The Government preceded more than expected in the year to March due to a higher salary expense and benefits, chord to official figures.
Loans, the difference between the expense and income of taxes, was £ 151.9 billion in the year until March, up to £ 20.7 billion of the previous year.
The amount that Borred was much higher than the £ 137.3 billion predicted for the official forecast of the United Kingdom.
The National Statistics Office (ONS), which published the figures, said that loans for the financial year were the highest registered third parties.
“Despite a substantial impulse in income, spending increased more, largely due to inflation -related costs, including the greatest salary and benefits increases,” said Grant Fitzner, chief economist of the ONS.
He added at the end of the financial year, the debt remained “near the annual value of the production of the economy, at the last time seen in the early 1960s.”
The highest loan figures occur when Foreign Minister Rachel Reeves will attend the annual IMF meetings and the World Bank in Washington.
On Tuesday, the IMF said that the United Kingdom’s economy would grow less than previously planned, 1.1% in 2025 instead of 1.6%, partly due to the world consequences of the United States commercial tariffs.
The ONS said that only in March, the loans were £ 16.4 billion, which marked the third highest March loan since the monthly records begged in 1993.

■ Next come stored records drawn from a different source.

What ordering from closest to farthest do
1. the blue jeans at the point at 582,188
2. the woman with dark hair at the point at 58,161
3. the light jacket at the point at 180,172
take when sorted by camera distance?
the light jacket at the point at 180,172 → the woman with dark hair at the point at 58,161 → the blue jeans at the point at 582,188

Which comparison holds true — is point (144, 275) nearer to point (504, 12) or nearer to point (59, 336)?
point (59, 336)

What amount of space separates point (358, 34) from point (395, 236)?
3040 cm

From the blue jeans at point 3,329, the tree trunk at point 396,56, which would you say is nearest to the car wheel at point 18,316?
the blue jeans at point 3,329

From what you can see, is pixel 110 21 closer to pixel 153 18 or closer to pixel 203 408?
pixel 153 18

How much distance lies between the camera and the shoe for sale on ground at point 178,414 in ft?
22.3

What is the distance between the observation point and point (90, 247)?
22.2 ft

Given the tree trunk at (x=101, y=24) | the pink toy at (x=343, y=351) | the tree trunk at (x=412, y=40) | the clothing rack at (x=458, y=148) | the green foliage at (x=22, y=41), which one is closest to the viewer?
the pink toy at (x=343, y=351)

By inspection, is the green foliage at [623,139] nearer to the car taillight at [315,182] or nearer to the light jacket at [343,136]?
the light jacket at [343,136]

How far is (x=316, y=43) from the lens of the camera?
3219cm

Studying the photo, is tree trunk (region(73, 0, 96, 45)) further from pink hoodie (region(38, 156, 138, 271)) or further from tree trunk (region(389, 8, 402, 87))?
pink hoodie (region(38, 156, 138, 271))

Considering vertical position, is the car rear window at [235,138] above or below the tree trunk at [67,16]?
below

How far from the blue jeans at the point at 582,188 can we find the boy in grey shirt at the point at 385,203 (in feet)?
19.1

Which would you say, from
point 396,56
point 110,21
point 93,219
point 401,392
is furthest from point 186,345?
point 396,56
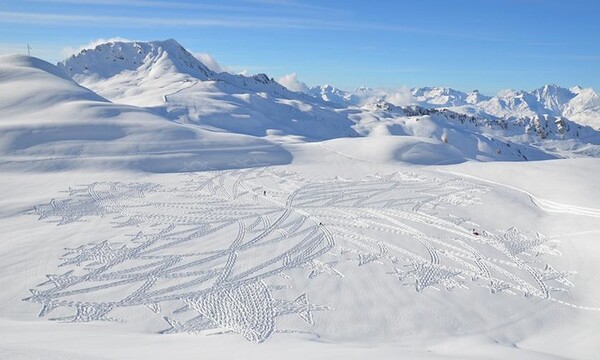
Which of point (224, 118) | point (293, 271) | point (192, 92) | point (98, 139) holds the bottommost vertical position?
point (293, 271)

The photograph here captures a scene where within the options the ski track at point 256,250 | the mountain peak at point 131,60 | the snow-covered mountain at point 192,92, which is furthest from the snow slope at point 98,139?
the mountain peak at point 131,60

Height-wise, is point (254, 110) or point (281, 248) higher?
point (254, 110)

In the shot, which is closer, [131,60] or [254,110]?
[254,110]

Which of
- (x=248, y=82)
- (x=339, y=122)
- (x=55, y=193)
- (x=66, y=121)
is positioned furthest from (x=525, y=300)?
(x=248, y=82)

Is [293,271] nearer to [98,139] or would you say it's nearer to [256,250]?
[256,250]

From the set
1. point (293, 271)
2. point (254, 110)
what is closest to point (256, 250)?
point (293, 271)

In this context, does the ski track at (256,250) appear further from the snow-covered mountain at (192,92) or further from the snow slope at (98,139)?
the snow-covered mountain at (192,92)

The highest loans have led some economists to suggest cost cuts and tax increases could be on their way, if Foreign Minister Gallina adheres to their self -imposed indebtedness rules.
“Reeves may not be too far from having to raise money again in the autumn budget, reducing spending and/or collecting taxes, to comply with its fiscal rules,” said Ruth Gregory, deputy director of Economics of the United Kingdom, in Capital Economics.
Darren Jones, main secretary of the Treasury, said that the government “would never play quickly and loose with public finances” and reiterated that the rules on loans were not “not negotiable.”
“That is why our fiscal rules are not negotiable and why we are going through each penny or money from the worn taxpayers, line per line, for the first time in 17 years to start the waste,” he added.
However, the Secretary of Business of the Shadow, Andrew Griffith, described the figures “Grim”.
“Combined with IMF growth sales yesterday, they show that you can’t spend your path to prosperity,” he said. “Only companies create jobs and growth, but this government is raising taxes, accumulating more bureaucracy and attacking the creators of wealth.”